→ **Do this**:
Answer these from the binary search write-up below:
1. What must be returned when the target is not in the array?
2. What runtime complexity must the algorithm have?
3. When looking for the first matching position, which half is dropped after a match?

===== Supplied passage =====

Given an array of integers nums sorted in ascending order,
find the starting and ending position of a given
target value.
Your algorithm’s runtime complexity must be in the order of O(log n).
If the target is not found in the array, return [-1, -1].
Example 1:
Input: nums = [5,7,7,8,8,10], target = 8
Output: [3,4]Example 2:
Input: nums = [5,7,7,8,8,10], target = 6
Output: [-1,-1]Implement two variations of binary search to get the first and last matching positions.
They are basically the same as simple binary search except when we got the match, we mark the index and keep moving forward.
If we want to get the first, we dump the right half. Vice versa.
/**
* @param {number[]} nums
* @param {number} target
* @return {number[]}
*/
let searchRange = function(nums, target) {
let s = 0
let e = nums.length - 1
const first = searchFirst(nums, target, 0, nums.length - 1)
if (first === -1) {
return [-1, -1]
}
return [first, searchLast(nums, target, first, nums.length - 1)]
};
function searchFirst (nums, target, s, e) {
let result = -1
while (s <= e) {
const p = (s + e) / 2 | 0
const diff = nums[p] - target
if (diff === 0) {
result = p
e = p - 1
} else if (diff > 0) {
e = p - 1
} else {
s = s + 1
}
}
return result
};
function searchLast (nums, target, s, e) {
let result = -1
while (s <= e) {
const p = (s + e) / 2 | 0
const diff = nums[p] - target
if (diff === 0) {
result = p
s = p + 1
} else if (diff > 0) {
e = p - 1
} else {
s = s + 1
}
}
return result
};

===== Given records =====

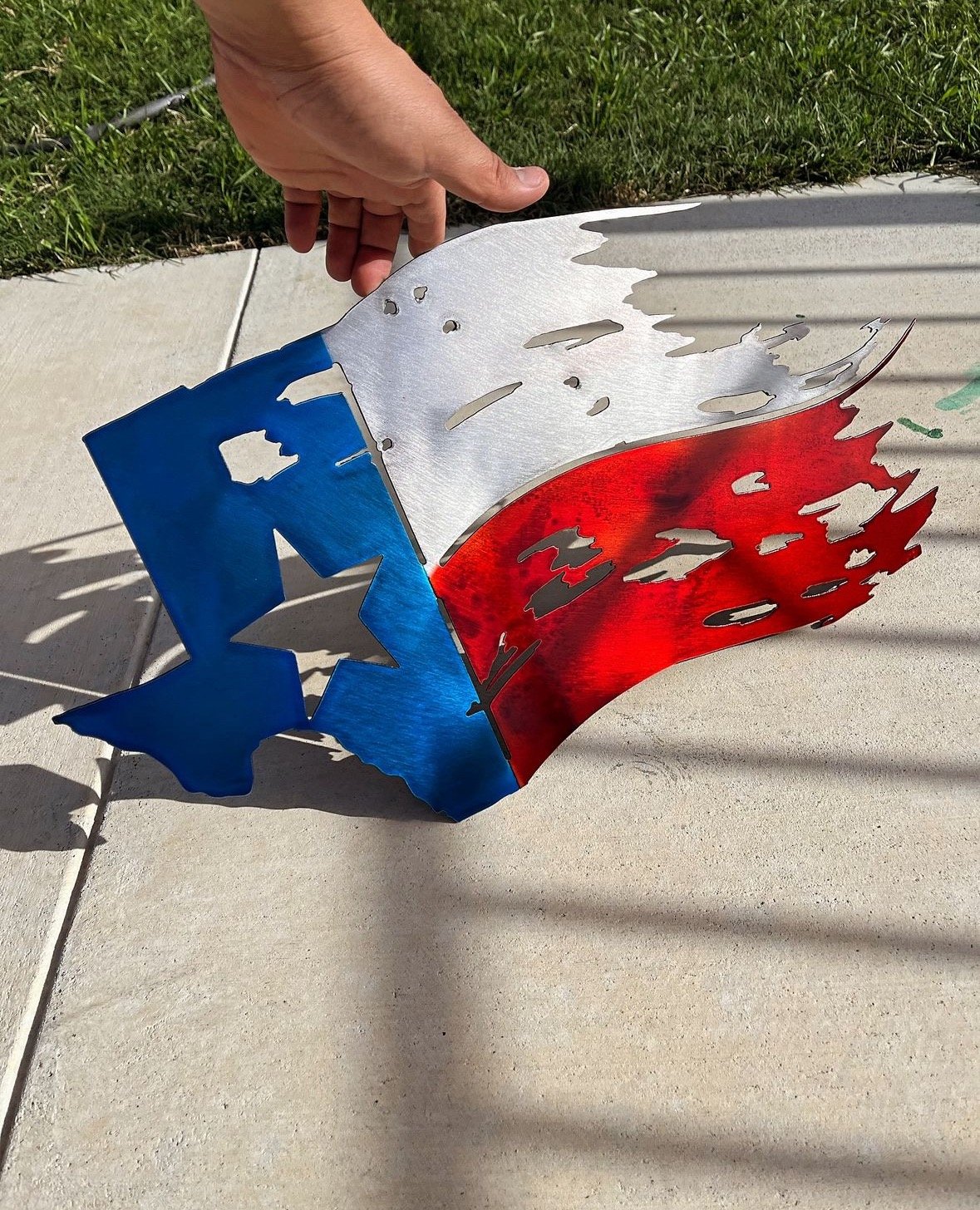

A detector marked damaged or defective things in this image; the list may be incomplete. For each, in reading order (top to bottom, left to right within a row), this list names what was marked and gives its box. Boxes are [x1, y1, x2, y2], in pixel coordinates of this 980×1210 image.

tattered metal flag [57, 203, 933, 818]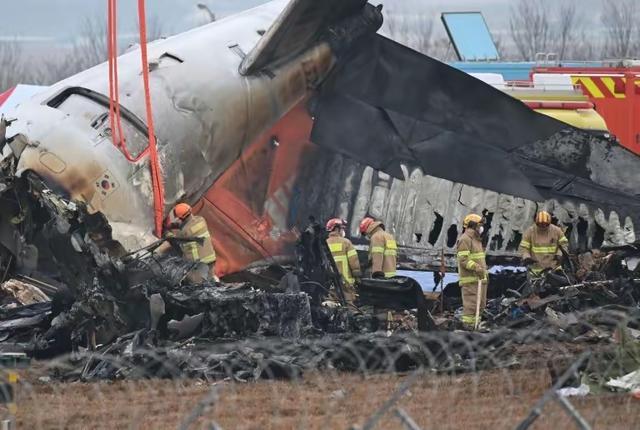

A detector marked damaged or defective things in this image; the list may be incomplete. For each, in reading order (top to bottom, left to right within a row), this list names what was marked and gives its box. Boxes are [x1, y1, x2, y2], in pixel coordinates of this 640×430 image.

wrecked airplane fuselage [0, 0, 640, 278]
burnt wreckage pile [0, 179, 640, 386]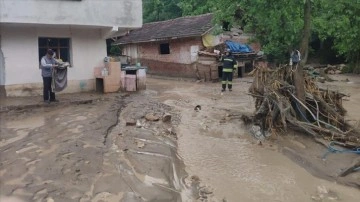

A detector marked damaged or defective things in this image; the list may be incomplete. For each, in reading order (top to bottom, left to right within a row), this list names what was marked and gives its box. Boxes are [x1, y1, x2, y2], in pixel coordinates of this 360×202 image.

damaged house [0, 0, 143, 97]
damaged house [116, 13, 262, 80]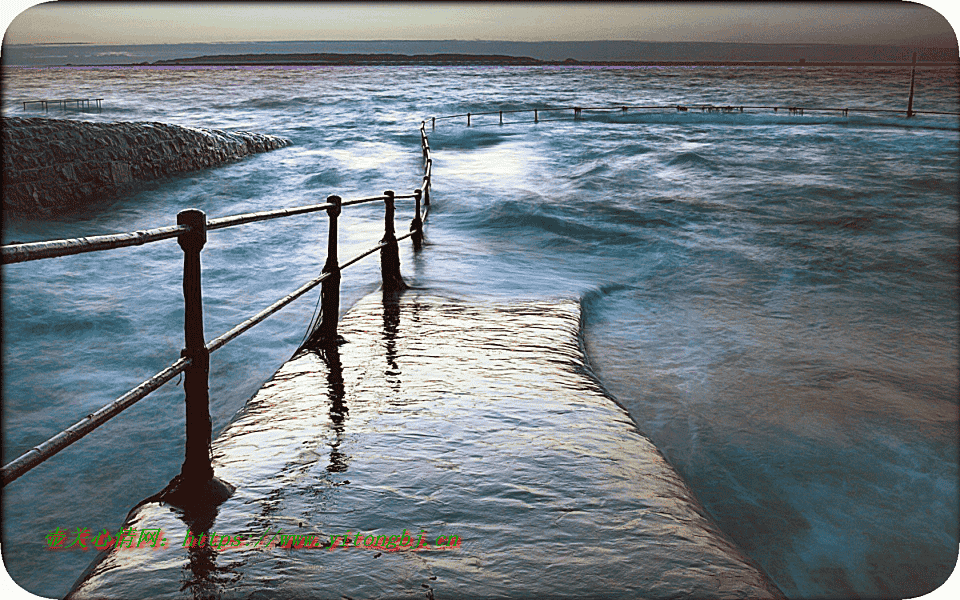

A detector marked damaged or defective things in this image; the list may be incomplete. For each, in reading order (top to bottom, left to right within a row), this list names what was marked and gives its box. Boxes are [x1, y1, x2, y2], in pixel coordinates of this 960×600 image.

rusty fence post [316, 195, 342, 340]
rusty fence post [380, 189, 404, 290]
rusty fence post [177, 211, 215, 488]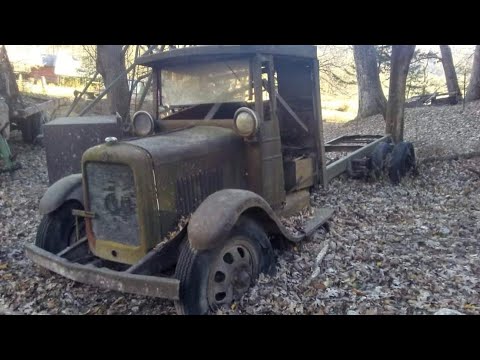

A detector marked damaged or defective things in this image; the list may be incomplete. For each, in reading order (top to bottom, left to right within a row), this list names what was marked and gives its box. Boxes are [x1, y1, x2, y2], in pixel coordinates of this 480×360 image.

rusted metal surface [44, 114, 122, 183]
rusted metal surface [324, 134, 392, 183]
rusted metal surface [38, 174, 83, 214]
rusted metal surface [188, 188, 334, 250]
rusted metal surface [24, 243, 179, 300]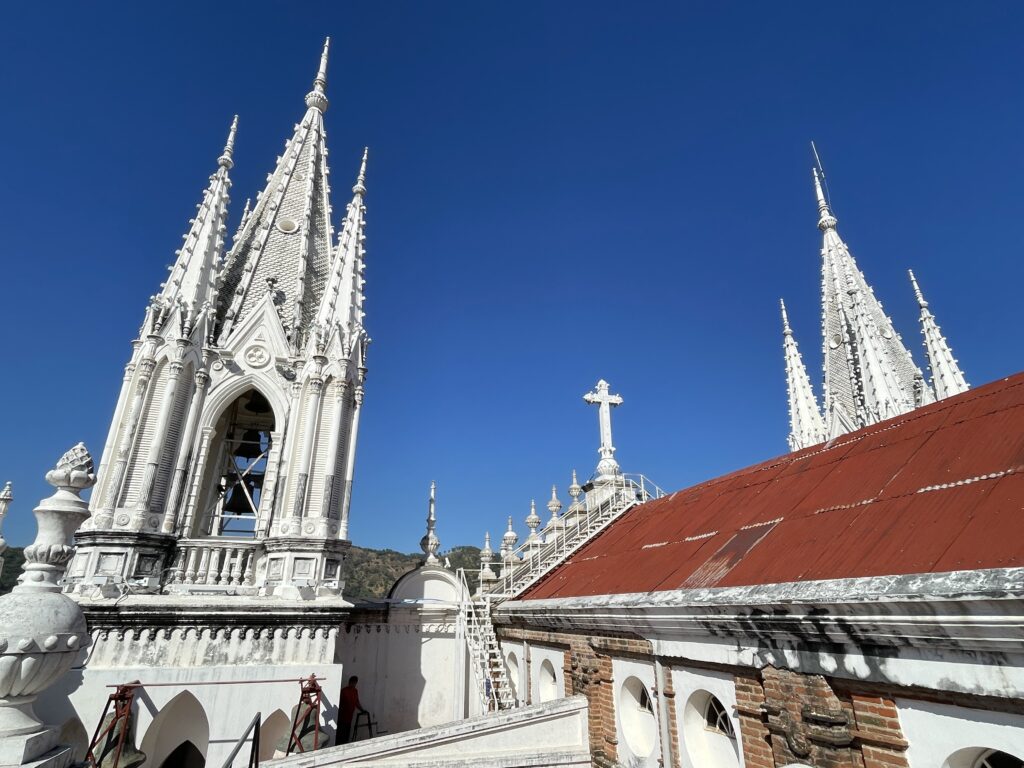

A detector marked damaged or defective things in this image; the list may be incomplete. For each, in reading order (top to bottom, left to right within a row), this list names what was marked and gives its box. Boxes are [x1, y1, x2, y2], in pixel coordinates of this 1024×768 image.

rusty metal roof panel [520, 372, 1024, 602]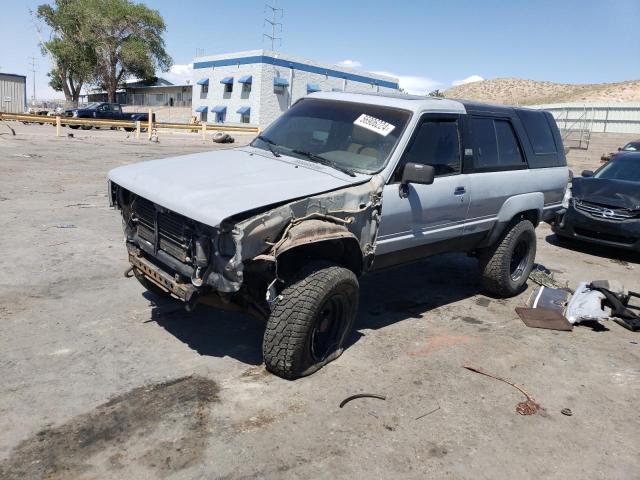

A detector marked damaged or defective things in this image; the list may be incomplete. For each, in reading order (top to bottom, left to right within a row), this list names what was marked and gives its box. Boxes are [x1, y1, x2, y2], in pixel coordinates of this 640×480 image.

damaged suv [107, 93, 568, 378]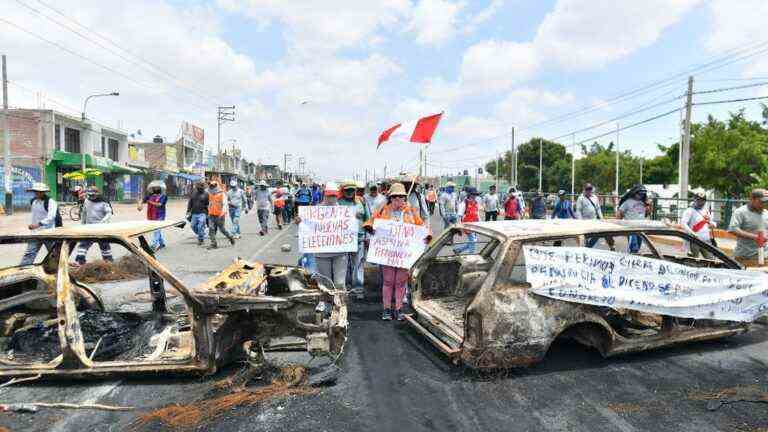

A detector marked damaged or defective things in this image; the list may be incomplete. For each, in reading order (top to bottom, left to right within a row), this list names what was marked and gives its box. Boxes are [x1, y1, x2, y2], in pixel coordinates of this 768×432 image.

burned car wreck [0, 223, 344, 378]
second burned car wreck [0, 223, 348, 378]
burned car wreck [404, 221, 760, 370]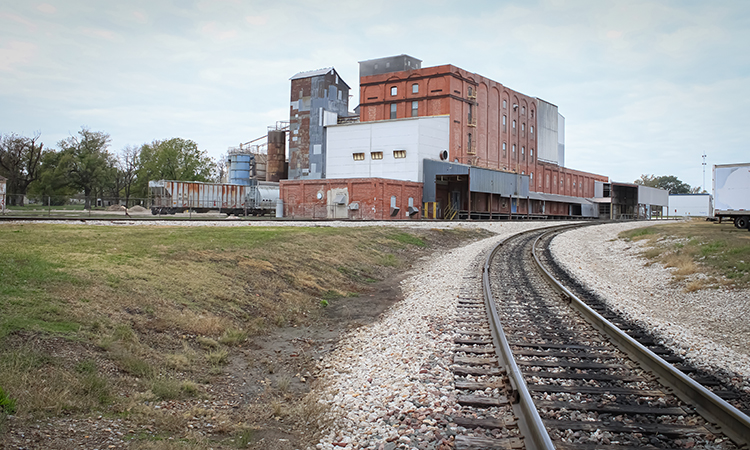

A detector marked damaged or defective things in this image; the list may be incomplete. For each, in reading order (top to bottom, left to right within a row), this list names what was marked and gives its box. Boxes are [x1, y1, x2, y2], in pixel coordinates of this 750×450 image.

rusted metal structure [150, 179, 280, 216]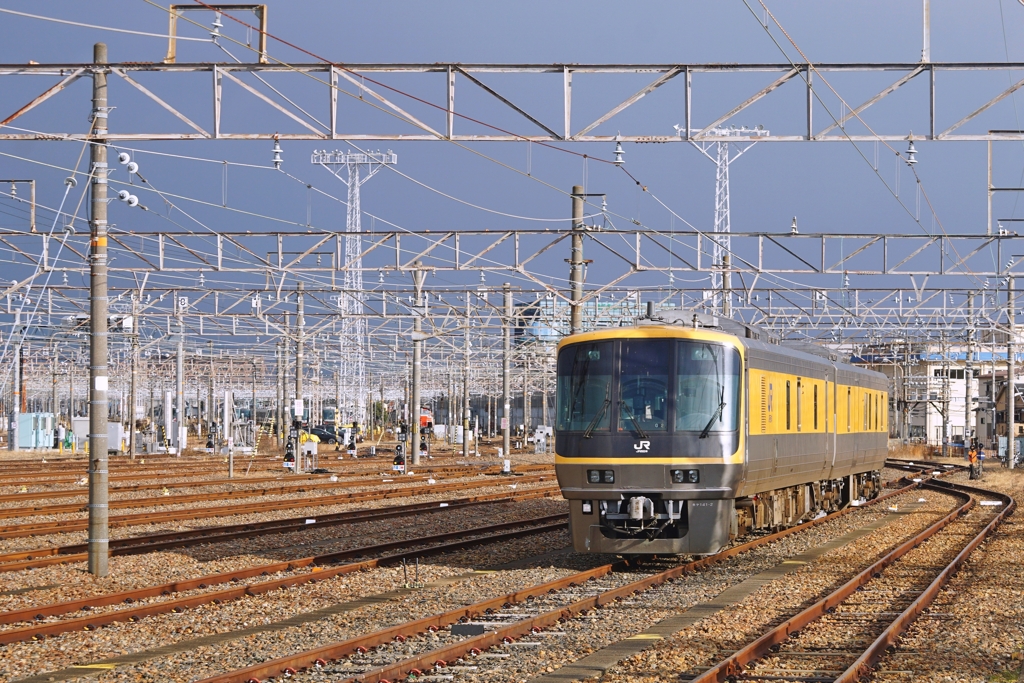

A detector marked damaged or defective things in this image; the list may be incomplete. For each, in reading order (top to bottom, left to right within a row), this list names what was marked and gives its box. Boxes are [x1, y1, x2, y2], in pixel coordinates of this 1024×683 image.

rusty rail surface [0, 471, 557, 540]
rusty rail surface [0, 485, 561, 573]
rusty rail surface [0, 516, 569, 643]
rusty rail surface [193, 473, 929, 679]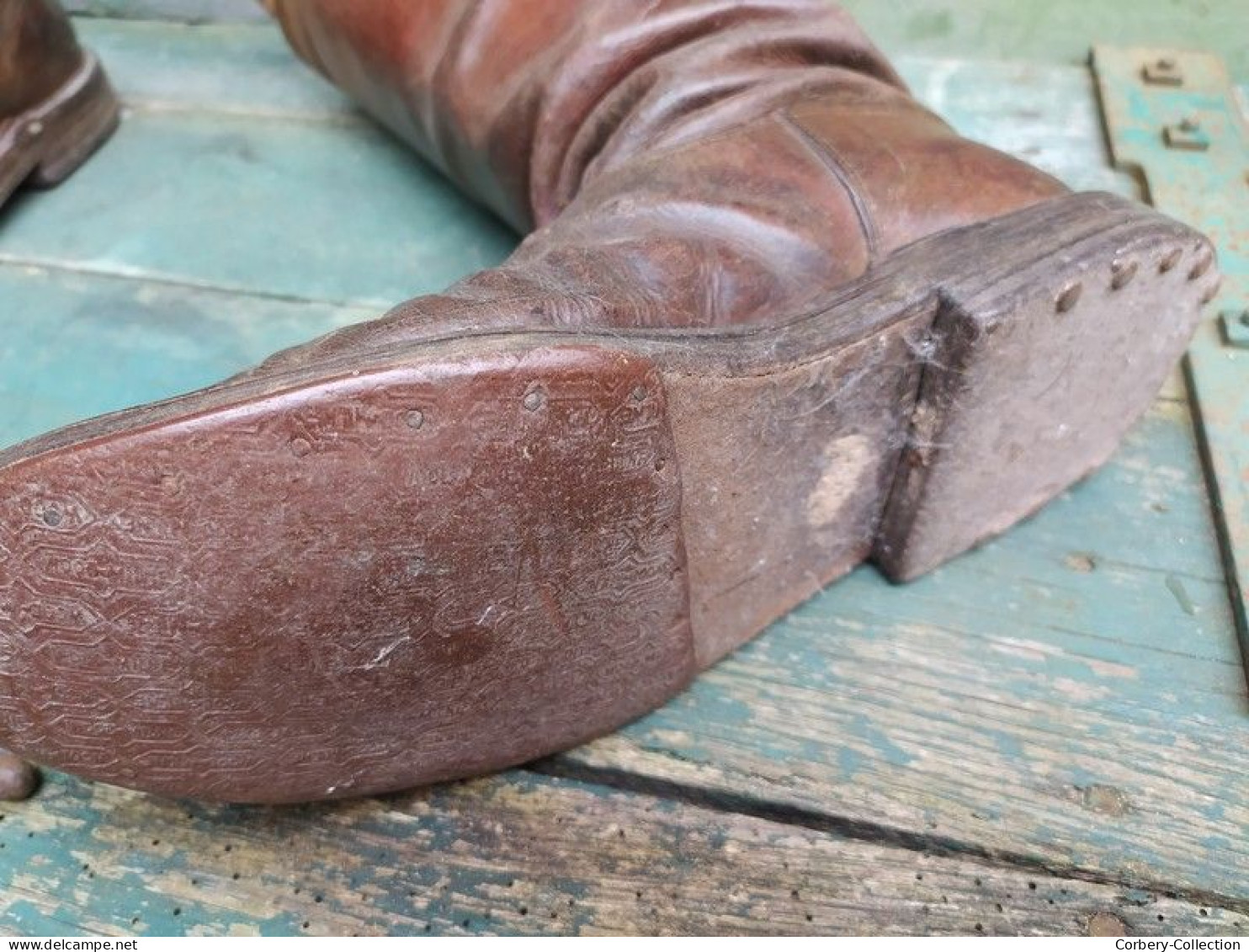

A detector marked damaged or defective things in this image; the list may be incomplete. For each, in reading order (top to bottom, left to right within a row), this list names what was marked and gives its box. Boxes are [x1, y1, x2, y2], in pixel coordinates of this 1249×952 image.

=====

→ **Solved problem**:
1. [-1, -1]
2. O(log n)
3. The right half